**SELECTED PASSAGE**
Among the many attractive features of the CRISPR–Cas9 system is its ability to replace a target sequence with a donor of choice. The efficiency of this homology-directed repair (HDR) varies widely depending on the cell type and whether long double-stranded DNA constructs bearing selection markers or short single-stranded oligonucleotides (ssDNA) are used to replace the target sequence. Jacob Corn at the Innovative Genomics Initiative and the University of California, Berkeley, is interested in the ssDNA approach because it allows scarless editing, but he notes that the pathways enabling such editing are still being worked out. “We wanted to understand how we can make this work best given a mechanistic understanding of the complex,” he explains.

In work led by postdoctoral fellow Christopher Richardson, the team first determined the kinetics of the Cas9 nuclease in vitro. Cas9 stayed bound to a single target site for 5.5 hours, even after cutting the DNA. This long residency time surprised the researchers, but they found supporting evidence in the work of Jin-Soo Kim, who independently explored the time course of CRISPR editing in cells and found similar repair-time lengths. Thus the long residency time of Cas9 seen in vitro could determine in vivo rates of editing.

“We knew that Cas9 holds on to the duplex very tightly,” says Corn, “but at first we thought it treated all strands equally.” This turned out not to be the case. By labeling the ends of the four fragments that are created by Cas9 cleavage—proximal and distal to the PAM site on both the nontarget and the target (bound by the single guide RNA) strand—they saw that only the distal site on the nontarget strand was accessible to ssDNA binding. “It flaps out,” as Corn graphically puts it. Even catalytically inactive Cas9 (dCas9) and a Cas9 mutant that introduces single-strand breaks make the nontarget strand bulge; “even if it is not cut, it is accessible to annealing with oligos,” says Corn. The team envisions that a 30-nucleotide stretch on the nontarget strand is looped out from the complex and that this loop is free to bind to ssDNA.

**GIVEN ENTRIES**

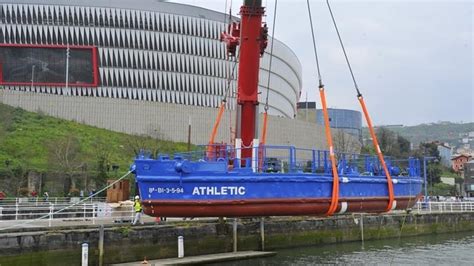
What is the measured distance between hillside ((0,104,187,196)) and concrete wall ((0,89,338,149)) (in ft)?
6.64

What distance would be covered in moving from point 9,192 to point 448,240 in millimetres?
36053

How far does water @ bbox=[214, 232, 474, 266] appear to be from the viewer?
947 inches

**YOUR TASKS**
1 > In the passage on Cas9 editing, how long did Cas9 stay bound to a single target site in vitro?
2 > Pick up the passage on Cas9 editing after its final sentence and write the next paragraph.
The lines after the text are not needed for anything here.

**RESPONSES BY ITEM NUMBER**
1 > It stayed bound for 5.5 hours, even after cutting the DNA.

2 >
With this mechanistic insight, the researchers designed asymmetric ssDNA oligos that were complementary to the nontarget strand and spanned the cut site, overlapping the PAM-proximal site by 90 nucleotides but the PAM-distal site by only 30. They saw HDR frequencies of nearly 60%.

Even with dCas9, they were able to achieve HDR rates of up to 1% using ssDNA that annealed to the nontarget strand released by Cas9. With a strong selectable phenotype, this efficiency could be adequate to obtain edited cells. The advantage of dCas9 is that one does not have to worry about off-target cutting and editing. Although it is generally believed that nickases—enzymes that cleave only a single (target or nontarget) strand—do not introduce mutations at the nick site, the researchers did observe mutations that led to silencing of a reporter. They assessed editing only at the target site, but the observation that a single nick can be mutagenic should caution that the genome-wide off-targeting potential of nickases may need to be revisited.

One focus in the Corn lab is on introducing single-nucleotide polymorphisms at therapeutically relevant sites in primary human cells, and they recently succeeded in doing this using their asymmetric ssDNAs. Corn thinks that the discovery of Cas9's asymmetry and long residence time has implications beyond genome editing and could affect the use of dCas9 as a transcriptional regulator.